Szymon Pietrasiewicz pracował w CK 10 lat. W lipcu 2021 r. wręczono mu wypowiedzenie. Powód oficjalny: utrata zaufania do pracownika oraz działania na niekorzyść pracodawcy.

Co się kryje za tym stwierdzeniem? Zdaniem Pietrasiewicza chodzi o aktywność społeczną. – Przez 8 lat było mi z Centrum Kultury bardzo po drodze. Pierwsze kłopoty zaczęły się podczas kompanii samorządowej w 2018 r., kiedy założyliśmy Lubelski Ruch Miejski. Ówczesny dyrektor CK, Aleksander Szpecht zasugerował mi wtedy, że moja aktywność zawodowa nie może iść w parze z aktywnością społeczną. Ten temat powracał jak bumerang przy różnych okazjach – twierdzi Szymon Pietrasiewicz.

Inaczej widzi to Aleksander Szpecht: - Pietrasiewicz został zwolniony, bo zaczął działać na szkodę instytucji. Dzisiaj mogę powiedzieć, że w czasie pracy w CK zajmował się głównie prowadzeniem biura Lubelskiego Ruchu Miejskiego i godzinami przesiadywał na stronie internetowej LRM. Poza tym, gdyby miał zostać zwolniony za swoją działalność społeczną to pracowałby w CK góra rok lub dwa, a nie dziesięć – uważa Szpecht.

Aktywista naraził się kierownictwu CK również przy innej okazji. Kiedy w lipcu 2021 r. dyrektor Szpecht szykując się do odejścia na emeryturę na swojego następcę „namaścił” Rafała Kozińskiego, swojego dotychczasowego zastępcę, wówczas Pietrasiewicz zaprotestował przeciwko bezkonkursowemu trybowi „przekazania władzy”. – Podpisałem list ws. otwartych konkursów na dyrektorów lubelskich instytucji, bo chciałem, żeby taki konkurs w CK się odbył – mówi Pietrasiewicz. Finał był taki, że Aleksander Szpecht już „na odchodne” zwolnił Pietrasiewicza z pracy. – Żaden dyrektor na miesiąc przed emeryturą i w dodatku na urlopie nie zwalnia pracowników, ale tu chodziło o to, żeby „oczyścić” instytucję nowemu dyrektorowi – twierdzi aktywista.
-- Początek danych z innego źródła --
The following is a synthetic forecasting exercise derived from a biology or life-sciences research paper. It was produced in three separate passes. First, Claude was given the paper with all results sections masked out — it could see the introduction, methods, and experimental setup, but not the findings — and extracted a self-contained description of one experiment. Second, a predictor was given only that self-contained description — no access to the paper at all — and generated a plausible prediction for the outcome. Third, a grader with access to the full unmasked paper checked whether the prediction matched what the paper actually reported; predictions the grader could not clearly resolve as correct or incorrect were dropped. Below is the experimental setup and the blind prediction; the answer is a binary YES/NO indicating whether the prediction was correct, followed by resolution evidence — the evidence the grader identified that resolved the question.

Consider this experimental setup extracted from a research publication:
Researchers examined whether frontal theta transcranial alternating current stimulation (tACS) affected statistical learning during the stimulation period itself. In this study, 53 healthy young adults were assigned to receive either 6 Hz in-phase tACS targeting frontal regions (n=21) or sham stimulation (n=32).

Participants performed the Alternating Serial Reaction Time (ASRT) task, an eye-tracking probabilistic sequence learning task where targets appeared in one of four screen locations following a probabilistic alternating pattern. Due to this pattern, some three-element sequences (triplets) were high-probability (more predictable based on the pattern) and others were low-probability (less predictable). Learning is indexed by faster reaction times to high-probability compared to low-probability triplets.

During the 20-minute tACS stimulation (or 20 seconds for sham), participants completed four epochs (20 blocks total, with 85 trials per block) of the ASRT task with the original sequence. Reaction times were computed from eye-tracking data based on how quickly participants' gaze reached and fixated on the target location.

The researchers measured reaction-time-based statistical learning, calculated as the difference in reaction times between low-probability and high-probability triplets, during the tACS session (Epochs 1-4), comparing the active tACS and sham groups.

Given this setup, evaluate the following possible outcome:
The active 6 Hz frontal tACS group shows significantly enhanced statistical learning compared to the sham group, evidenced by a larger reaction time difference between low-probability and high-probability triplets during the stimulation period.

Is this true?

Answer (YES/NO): NO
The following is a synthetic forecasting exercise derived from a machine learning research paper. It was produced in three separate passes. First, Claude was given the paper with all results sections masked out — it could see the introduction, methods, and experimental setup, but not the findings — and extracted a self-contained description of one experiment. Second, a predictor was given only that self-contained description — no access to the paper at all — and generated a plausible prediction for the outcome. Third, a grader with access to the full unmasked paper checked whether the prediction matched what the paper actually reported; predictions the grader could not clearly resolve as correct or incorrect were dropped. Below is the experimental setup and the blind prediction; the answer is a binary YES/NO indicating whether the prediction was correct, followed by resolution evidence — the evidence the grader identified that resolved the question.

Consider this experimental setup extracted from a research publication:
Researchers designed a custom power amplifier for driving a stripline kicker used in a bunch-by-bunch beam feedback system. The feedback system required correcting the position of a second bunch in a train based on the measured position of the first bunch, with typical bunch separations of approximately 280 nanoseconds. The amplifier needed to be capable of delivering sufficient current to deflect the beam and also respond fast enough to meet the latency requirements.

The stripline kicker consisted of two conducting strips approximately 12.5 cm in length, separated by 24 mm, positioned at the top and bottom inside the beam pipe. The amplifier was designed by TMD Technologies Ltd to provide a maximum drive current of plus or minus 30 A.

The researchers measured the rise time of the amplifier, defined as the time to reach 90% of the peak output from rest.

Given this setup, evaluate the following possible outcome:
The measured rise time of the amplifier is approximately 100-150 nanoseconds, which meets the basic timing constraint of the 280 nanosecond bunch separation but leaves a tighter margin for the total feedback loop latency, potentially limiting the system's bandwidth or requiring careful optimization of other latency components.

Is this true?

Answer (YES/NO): NO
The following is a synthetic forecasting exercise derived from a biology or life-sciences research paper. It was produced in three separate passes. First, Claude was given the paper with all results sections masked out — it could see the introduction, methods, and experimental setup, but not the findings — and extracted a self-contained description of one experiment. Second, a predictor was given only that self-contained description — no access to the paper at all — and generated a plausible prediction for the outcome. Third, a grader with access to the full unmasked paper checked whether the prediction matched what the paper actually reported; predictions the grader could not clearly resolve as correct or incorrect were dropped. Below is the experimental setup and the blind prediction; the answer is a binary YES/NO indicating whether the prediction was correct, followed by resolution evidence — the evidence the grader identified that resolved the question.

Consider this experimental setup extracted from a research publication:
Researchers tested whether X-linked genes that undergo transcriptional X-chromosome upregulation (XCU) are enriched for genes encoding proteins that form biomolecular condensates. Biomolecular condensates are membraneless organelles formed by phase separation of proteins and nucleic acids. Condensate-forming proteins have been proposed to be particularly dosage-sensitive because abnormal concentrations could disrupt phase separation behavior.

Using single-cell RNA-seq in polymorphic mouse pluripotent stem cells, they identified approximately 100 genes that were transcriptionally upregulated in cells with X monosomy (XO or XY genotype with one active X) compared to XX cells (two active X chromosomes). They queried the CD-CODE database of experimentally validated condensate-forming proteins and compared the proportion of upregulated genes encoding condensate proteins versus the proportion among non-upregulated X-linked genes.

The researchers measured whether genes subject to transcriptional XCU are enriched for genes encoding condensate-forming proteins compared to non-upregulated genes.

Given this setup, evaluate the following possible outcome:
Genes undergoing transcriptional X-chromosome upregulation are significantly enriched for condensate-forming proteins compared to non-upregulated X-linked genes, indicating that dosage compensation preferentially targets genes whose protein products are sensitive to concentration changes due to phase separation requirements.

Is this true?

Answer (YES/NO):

- Nic nikomu nie „wyczyszczałem”. Skala zarzutów wobec Pietrasiewicza była tak duża, że moment mojego odejścia nie miał żadnego znaczenia, a ocena merytoryczna całej sytuacji była jednoznaczna i wszystkie argumenty przemawiały za tym, by Pietrasiewicz przestał pracować w CK – przedstawia swoją wersję Szpecht.

Nieprawidłowości w zwolnieniu Pietrasiewicza nie dopatrzył się ratusz, któremu CK podlega. - Żadna z prowadzonych przez Urząd Miasta Lublin w ostatnich latach kontroli nie wykazała nieprawidłowości w obszarze spraw kadrowych. Trwającą obecnie w Centrum Kultury kontrolę, która rozpoczęła się w kwietniu 2022 r. planujemy zakończyć do końca bieżącego roku - informuje Michał Karapuda, dyrektor Wydziału Kultury Urzędu Miasta.

Ale to nie wszystko, aktywność społeczna Pietrasiewicza zahaczała bezpośrednio o sprawy ratusza. Jako przeciwnik zabudowy Górek Czechowskich oraz budowy stadionu żużlowego na terenie po LKJ, aktywista siłą rzeczy wyrażał się negatywne o decyzjach prezydenta miasta, Krzysztofa Żuka. – Wiem, że z ratusza były naciski żeby mnie zwolnić, to mi przyznał nawet kiedyś Aleksander Szpecht – zdradza „Kurierowi” Pietrasiewicz.

Co na to ratusz? - Zgodnie z art. 17 ustawy o organizowaniu i prowadzeniu działalności kulturalnej, dyrektor instytucji kultury zarządza instytucją i reprezentuje ją na zewnątrz. Miasto nie ingeruje w politykę kadrową instytucji – poinformowała nas Katarzyna Duma, rzeczniczka prezydenta Lublina. Ten lapidarny komunikat nam nie wystarczył. O sprawę nacisków zapytaliśmy Michała Karapudę. – Pytania proszę kierować wyłącznie przez rzecznika, stanowisko rzecznika jest moim stanowiskiem – odpowiedział nam.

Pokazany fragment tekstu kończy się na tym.